Côte d'Ivoire : Prolifération des écoles d'architecture, l'Ordre des architectes dénonce une « escroquerie académique » et alerte l'État
Le ton était grave, ce mardi matin, au siège de l’Ordre des architectes de Côte d’Ivoire (OACI), à Cocody. Face à la presse, le président de l’Ordre, Joseph Amon, entouré du vice-président Koupô Gnoléba et de la vice-présidente Martine Dacoury-Tablet, a livré un message clair et sans détour : la prolifération anarchique des écoles d’architecture menace la crédibilité de la profession et la sécurité du bâti en Côte d’Ivoire.
Dans un exposé précis et ferme, Joseph Amon a dénoncé ce qu’il qualifie d’« amalgame entretenu à dessein » par certains établissements privés. Selon lui, de nombreuses structures se présentent comme des écoles d’architecture sans en avoir ni la reconnaissance légale, ni les standards requis.
« Une école en architecture n’est pas forcément une école d’architecture », a-t-il martelé, regrettant que des individus « abusent de la bonne foi des jeunes et de leurs parents » en leur vendant des illusions académiques.
L’OACI tire la sonnette d’alarme : cette prolifération incontrôlée met en péril tout le système. Le diplôme d’architecte, a rappelé Joseph Amon, est un titre protégé par la loi, au même titre que ceux de médecin ou d’avocat. Il ne peut être délivré que par l’État, après un parcours rigoureusement encadré : trois années de licence, deux années de master d’État en architecture, et éventuellement un doctorat.
Le président de l’Ordre est allé plus loin, dénonçant un phénomène inquiétant : le “blanchiment d’études”.
« Si vous passez d’un établissement non reconnu à un autre agréé sans contrôle préalable, vous contribuez à blanchir un diplôme illégalement acquis. Ce mécanisme met en péril la crédibilité du système universitaire », a-t-il alerté, comparant ce procédé au blanchiment d’argent.
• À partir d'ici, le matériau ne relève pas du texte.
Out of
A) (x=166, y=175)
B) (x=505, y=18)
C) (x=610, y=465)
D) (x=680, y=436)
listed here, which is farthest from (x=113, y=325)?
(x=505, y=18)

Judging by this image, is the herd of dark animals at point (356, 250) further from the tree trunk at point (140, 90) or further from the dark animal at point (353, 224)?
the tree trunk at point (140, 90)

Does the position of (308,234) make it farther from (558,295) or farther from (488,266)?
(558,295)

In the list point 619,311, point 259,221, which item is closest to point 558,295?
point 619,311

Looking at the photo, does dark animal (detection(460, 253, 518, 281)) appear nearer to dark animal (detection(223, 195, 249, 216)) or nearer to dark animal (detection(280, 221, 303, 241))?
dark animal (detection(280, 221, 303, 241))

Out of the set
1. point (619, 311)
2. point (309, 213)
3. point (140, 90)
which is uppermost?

Selon lui, certains établissements exploitent le système LMD (Licence-Master-Doctorat) pour des fins purement mercantiles, oubliant que ce dispositif européen « n’a rien changé qualitativement au niveau de la formation des professions réglementées ».
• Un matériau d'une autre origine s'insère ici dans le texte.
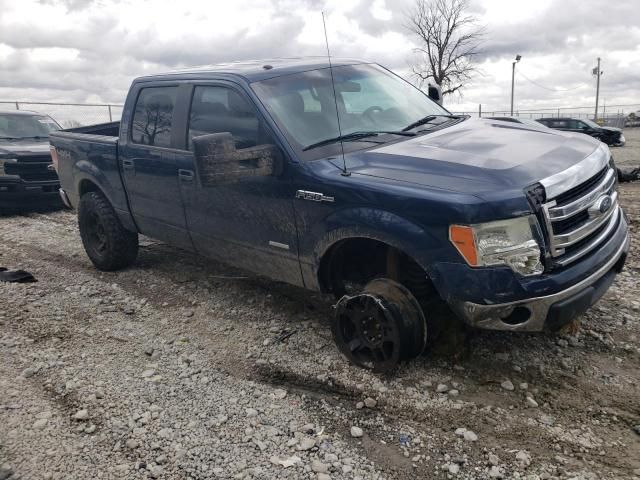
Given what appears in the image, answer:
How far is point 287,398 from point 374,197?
1.30 m

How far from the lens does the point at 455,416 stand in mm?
3131

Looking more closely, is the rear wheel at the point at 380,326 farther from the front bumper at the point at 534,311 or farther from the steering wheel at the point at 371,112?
the steering wheel at the point at 371,112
Interrogé sur une éventuelle fermeture des écoles illégales, le vice-président Koupô Gnoléba, commandeur du Mérite de la Fonction publique, a précisé : « Ce n’est pas à nous de fermer les écoles. Notre rôle est d’alerter l’État et le public. Nous disons : voici les écoles reconnues, et voici celles qui ne le sont pas. C’est à l’administration de prendre ses responsabilités. »
Il a aussi mis en garde contre les pertes de temps et d’argent subies par les étudiants trompés : « Certains jeunes viennent à notre école après trois années d’études dans un établissement non reconnu, pensant faire une passerelle. Malheureusement, ils doivent tout recommencer depuis la première année. »
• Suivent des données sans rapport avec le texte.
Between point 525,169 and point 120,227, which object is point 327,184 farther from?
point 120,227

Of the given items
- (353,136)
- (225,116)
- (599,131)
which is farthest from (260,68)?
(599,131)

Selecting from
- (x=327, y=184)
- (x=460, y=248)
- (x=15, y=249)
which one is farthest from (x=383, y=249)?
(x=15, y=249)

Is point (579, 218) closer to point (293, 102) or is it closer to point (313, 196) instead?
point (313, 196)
L’OACI exhorte l’État à préserver l’intérêt public en régulant strictement la formation en architecture. Elle plaide pour que l’enseignement privé soit cantonné à des segments non diplômants, afin d’éviter toute confusion sur le port du titre d’architecte.
« Toute école d’architecture privée doit être créée sur la base d’un cahier des charges consensuel avec l’Autorité administrative et l’OACI, dans le respect total des textes en vigueur », a insisté Joseph Amon.
Il a rappelé qu’à ce jour, seules deux écoles d’architecture sont officiellement reconnues en Côte d’Ivoire : l’École d’Architecture d’Abidjan (EAA) et celle récemment ouverte à l’Université de Bondoukou.
Le président de l’OACI a conclu en rappelant la mission essentielle de l’Ordre : protéger la qualité architecturale, déclarée d’utilité et d’intérêt publics par la loi.
« Nul ne peut se prévaloir impunément du titre d’architecte », a-t-il affirmé, visiblement déterminé à défendre, avec ses pairs, la dignité d’une profession trop souvent malmenée par la cupidité et l’improvisation.